Skip to content

BoundReference

Overview

BoundReference is a leaf expression that represents a bound reference to a specific slot (column position) in an input tuple. It provides efficient access to column values by directly referencing their ordinal position after all column transformations like pruning have been completed.

Syntax

BoundReference is an internal Catalyst expression not directly accessible through SQL syntax. It's created during query planning and optimization phases.

BoundReference(ordinal: Int, dataType: DataType, nullable: Boolean)

Arguments

Argument Type Description
ordinal Int The zero-based column position in the input tuple
dataType DataType The expected data type of the referenced column
nullable Boolean Whether the referenced column can contain null values

Return Type

Returns the data type specified in the dataType parameter. The actual return type matches the column's data type at the specified ordinal position.

Supported Data Types

Supports all Spark SQL data types including:

  • Primitive types (Boolean, Byte, Short, Int, Long, Float, Double)

------------------------------

§ **TRY IT**: Can you copy out the BoundReference page between "BoundReference is an" and "DataType, nullable: Boolean)", inclusive, renaming "Catalyst" to "Spark SQL"?

------------------------------

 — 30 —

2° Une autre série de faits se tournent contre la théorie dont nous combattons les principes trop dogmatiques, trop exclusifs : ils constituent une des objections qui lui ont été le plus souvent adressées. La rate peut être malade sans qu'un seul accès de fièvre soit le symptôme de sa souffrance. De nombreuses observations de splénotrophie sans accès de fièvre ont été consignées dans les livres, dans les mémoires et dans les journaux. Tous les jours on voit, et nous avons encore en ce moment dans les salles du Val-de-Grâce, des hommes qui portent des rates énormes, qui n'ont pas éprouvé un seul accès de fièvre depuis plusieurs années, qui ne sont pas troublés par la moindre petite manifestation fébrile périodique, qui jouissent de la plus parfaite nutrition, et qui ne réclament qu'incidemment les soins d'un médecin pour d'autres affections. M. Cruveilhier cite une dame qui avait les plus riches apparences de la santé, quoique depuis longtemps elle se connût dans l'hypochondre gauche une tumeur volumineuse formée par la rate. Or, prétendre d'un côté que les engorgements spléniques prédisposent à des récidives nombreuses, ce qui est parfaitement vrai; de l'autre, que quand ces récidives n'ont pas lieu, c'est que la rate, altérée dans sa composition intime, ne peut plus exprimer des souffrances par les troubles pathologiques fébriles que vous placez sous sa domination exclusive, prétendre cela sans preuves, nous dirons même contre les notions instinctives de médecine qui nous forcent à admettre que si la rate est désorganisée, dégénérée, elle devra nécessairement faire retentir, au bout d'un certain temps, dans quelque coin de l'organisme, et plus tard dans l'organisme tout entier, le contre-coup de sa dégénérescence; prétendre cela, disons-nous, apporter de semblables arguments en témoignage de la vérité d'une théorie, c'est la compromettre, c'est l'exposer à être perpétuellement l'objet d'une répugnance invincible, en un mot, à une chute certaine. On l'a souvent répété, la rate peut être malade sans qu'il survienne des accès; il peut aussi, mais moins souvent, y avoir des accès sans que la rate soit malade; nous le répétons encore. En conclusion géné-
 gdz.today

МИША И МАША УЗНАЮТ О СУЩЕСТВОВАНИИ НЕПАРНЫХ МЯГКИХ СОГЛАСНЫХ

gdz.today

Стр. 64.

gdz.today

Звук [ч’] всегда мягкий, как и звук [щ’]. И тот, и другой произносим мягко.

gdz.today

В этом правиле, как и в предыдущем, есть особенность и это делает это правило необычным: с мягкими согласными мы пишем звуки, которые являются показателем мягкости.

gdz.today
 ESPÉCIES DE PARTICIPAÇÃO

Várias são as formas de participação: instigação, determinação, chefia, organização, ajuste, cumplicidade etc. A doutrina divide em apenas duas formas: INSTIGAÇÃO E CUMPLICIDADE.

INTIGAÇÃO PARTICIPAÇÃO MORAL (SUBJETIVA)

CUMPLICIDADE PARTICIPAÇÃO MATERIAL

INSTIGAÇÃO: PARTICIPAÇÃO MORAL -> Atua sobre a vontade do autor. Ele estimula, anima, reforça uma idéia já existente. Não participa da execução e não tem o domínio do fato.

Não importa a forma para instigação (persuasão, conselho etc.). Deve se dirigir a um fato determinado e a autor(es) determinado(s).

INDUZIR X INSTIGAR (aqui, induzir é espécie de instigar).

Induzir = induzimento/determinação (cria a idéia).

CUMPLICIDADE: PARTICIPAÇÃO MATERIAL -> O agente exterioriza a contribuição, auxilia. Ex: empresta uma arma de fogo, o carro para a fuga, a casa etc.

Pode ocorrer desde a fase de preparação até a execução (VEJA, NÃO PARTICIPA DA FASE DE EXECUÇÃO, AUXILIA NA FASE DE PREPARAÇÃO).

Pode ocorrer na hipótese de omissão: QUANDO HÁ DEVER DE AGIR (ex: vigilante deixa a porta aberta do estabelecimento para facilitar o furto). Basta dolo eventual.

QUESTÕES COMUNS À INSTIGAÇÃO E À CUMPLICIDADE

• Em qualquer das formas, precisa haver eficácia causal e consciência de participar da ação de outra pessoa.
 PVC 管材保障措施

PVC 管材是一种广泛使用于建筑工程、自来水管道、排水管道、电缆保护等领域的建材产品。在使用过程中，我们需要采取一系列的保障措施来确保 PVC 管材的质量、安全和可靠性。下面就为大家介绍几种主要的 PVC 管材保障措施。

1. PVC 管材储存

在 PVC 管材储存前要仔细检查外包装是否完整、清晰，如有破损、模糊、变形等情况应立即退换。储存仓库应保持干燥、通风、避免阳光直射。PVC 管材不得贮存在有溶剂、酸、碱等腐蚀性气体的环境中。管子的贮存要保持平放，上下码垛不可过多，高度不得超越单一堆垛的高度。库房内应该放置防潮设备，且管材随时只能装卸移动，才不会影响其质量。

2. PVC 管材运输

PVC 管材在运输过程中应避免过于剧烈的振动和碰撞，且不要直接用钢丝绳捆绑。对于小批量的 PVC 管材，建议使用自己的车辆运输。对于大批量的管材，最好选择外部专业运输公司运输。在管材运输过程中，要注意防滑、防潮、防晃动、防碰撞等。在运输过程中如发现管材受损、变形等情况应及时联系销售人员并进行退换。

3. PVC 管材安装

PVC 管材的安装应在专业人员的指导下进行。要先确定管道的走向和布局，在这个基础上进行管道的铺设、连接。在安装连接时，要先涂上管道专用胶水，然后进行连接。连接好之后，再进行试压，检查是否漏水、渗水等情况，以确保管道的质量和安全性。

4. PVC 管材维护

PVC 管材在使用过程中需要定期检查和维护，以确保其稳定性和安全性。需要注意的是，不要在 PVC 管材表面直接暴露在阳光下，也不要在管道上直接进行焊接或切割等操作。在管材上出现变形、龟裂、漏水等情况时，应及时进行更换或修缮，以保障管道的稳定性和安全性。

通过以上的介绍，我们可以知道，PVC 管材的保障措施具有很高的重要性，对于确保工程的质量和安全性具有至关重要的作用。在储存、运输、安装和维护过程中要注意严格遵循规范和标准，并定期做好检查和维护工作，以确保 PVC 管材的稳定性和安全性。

------------------------------

§ **WRITTEN RESPONSE**:
BoundReference is an internal Spark SQL expression not directly accessible through SQL syntax. It's created during query planning and optimization phases.

BoundReference(ordinal: Int, dataType: DataType, nullable: Boolean)